## Text section
--- Start ---
7. Secure the Docker Daemon

The Docker socket (/var/run/docker.sock) is the crown jewel — anyone with access can root the host.

Never Mount the Docker Socket in Containers

yaml
# EXTREMELY DANGEROUS — gives container full control of host Docker
volumes:
  - /var/run/docker.sock:/var/run/docker.sock   # ← NEVER DO THIS
 
# If you need Docker-in-Docker, use alternatives:
# - Kaniko (builds images without Docker daemon)
# - Buildah (rootless image builder)
# - img (unprivileged image builder)

Enable TLS for Remote Docker

bash
# If you expose Docker daemon remotely, always use TLS
dockerd \
  --tlsverify \
  --tlscacert=ca.pem \
  --tlscert=server-cert.pem \
  --tlskey=server-key.pem \
  --host=tcp://0.0.0.0:2376
 
# Client-side
docker --tlsverify \
  --tlscacert=ca.pem \
  --tlscert=cert.pem \
  --tlskey=key.pem \
  -H=tcp://my-docker-host:2376 info

Docker Daemon Security Flags

json
// /etc/docker/daemon.json
{
  "icc": false,                     // Disable inter-container communication by default
  "userns-remap": "default",        // Enable user namespace remapping
  "no-new-privileges": true,        // Prevent privilege escalation
  "live-restore": true,             // Keep containers running during daemon restart
  "log-driver": "json-file",
  "log-opts": {
    "max-size": "10m",
    "max-file": "3"
--- End ---
(Rows of spatial question data)
--- Start ---
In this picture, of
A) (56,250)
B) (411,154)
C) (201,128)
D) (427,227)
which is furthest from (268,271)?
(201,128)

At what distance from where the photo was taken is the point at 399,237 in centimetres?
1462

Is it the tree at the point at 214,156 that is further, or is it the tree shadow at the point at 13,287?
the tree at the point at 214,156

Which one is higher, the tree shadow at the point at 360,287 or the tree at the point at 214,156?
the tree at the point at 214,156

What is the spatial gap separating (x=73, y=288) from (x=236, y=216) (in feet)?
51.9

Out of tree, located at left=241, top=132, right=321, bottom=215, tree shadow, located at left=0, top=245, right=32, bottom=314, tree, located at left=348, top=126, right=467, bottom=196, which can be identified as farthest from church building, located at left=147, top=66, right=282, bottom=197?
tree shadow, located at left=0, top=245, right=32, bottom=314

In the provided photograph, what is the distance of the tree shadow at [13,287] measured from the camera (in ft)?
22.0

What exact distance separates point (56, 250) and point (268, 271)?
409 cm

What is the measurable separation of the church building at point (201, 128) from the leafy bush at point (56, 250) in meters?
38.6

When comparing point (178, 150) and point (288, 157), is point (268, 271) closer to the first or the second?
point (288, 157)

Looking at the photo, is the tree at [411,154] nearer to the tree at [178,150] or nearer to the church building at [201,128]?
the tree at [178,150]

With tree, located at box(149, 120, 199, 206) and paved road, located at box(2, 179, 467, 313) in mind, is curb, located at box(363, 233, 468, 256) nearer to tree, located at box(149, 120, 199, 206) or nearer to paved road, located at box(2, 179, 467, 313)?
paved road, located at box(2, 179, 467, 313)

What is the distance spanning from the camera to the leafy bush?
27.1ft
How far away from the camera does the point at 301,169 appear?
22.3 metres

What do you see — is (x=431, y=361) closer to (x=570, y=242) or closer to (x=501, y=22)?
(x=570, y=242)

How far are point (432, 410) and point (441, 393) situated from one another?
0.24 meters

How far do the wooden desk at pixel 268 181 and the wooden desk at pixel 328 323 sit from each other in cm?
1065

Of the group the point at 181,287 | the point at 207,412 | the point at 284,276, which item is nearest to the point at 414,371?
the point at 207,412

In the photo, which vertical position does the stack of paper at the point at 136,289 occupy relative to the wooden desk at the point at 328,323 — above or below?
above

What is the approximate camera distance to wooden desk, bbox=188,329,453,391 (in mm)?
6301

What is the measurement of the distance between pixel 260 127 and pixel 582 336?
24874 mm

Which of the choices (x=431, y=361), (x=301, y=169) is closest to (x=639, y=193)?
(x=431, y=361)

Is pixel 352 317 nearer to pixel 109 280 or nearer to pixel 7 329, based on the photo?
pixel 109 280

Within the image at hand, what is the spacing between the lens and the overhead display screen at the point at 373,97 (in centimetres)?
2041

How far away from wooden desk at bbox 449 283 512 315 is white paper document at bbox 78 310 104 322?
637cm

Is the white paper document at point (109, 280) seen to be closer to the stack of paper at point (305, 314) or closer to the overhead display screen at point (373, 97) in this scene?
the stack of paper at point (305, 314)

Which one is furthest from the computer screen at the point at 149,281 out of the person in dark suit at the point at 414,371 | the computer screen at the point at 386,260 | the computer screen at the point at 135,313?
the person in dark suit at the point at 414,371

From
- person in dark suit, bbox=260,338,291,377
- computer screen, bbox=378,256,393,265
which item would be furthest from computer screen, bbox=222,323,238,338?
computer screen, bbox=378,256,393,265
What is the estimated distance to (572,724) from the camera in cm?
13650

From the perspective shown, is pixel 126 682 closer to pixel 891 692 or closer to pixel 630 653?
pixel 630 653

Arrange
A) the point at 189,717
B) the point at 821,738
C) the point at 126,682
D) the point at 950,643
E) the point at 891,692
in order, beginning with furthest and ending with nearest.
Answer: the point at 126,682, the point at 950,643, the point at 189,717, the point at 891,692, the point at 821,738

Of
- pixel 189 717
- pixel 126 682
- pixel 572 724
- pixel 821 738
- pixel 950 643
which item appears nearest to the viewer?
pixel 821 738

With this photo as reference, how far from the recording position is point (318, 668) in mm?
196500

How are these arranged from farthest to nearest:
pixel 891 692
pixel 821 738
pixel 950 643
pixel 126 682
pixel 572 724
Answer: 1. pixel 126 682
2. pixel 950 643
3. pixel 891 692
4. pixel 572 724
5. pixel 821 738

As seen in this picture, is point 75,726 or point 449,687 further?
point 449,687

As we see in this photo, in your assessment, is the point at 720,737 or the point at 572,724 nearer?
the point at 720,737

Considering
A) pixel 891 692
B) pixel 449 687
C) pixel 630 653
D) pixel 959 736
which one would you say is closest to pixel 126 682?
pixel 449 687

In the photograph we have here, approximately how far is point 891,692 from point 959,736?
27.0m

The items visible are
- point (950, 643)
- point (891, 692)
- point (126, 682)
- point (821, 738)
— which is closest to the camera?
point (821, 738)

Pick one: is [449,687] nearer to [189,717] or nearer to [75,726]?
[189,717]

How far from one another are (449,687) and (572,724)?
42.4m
--- End ---
## Request 1
Quote the entire text on securing the Docker daemon word for word.
## Request 2
Find each line of the records that contains the string "further", matching case, and copy those lines out.
The text and the records have no connection to each other.

## Worked answer 1
7. Secure the Docker Daemon

The Docker socket (/var/run/docker.sock) is the crown jewel — anyone with access can root the host.

Never Mount the Docker Socket in Containers

yaml
# EXTREMELY DANGEROUS — gives container full control of host Docker
volumes:
  - /var/run/docker.sock:/var/run/docker.sock   # ← NEVER DO THIS
 
# If you need Docker-in-Docker, use alternatives:
# - Kaniko (builds images without Docker daemon)
# - Buildah (rootless image builder)
# - img (unprivileged image builder)

Enable TLS for Remote Docker

bash
# If you expose Docker daemon remotely, always use TLS
dockerd \
  --tlsverify \
  --tlscacert=ca.pem \
  --tlscert=server-cert.pem \
  --tlskey=server-key.pem \
  --host=tcp://0.0.0.0:2376
 
# Client-side
docker --tlsverify \
  --tlscacert=ca.pem \
  --tlscert=cert.pem \
  --tlskey=key.pem \
  -H=tcp://my-docker-host:2376 info

Docker Daemon Security Flags

json
// /etc/docker/daemon.json
{
  "icc": false,                     // Disable inter-container communication by default
  "userns-remap": "default",        // Enable user namespace remapping
  "no-new-privileges": true,        // Prevent privilege escalation
  "live-restore": true,             // Keep containers running during daemon restart
  "log-driver": "json-file",
  "log-opts": {
    "max-size": "10m",
    "max-file": "3"

## Worked answer 2
Is it the tree at the point at 214,156 that is further, or is it the tree shadow at the point at 13,287?
As seen in this picture, is point 75,726 or point 449,687 further?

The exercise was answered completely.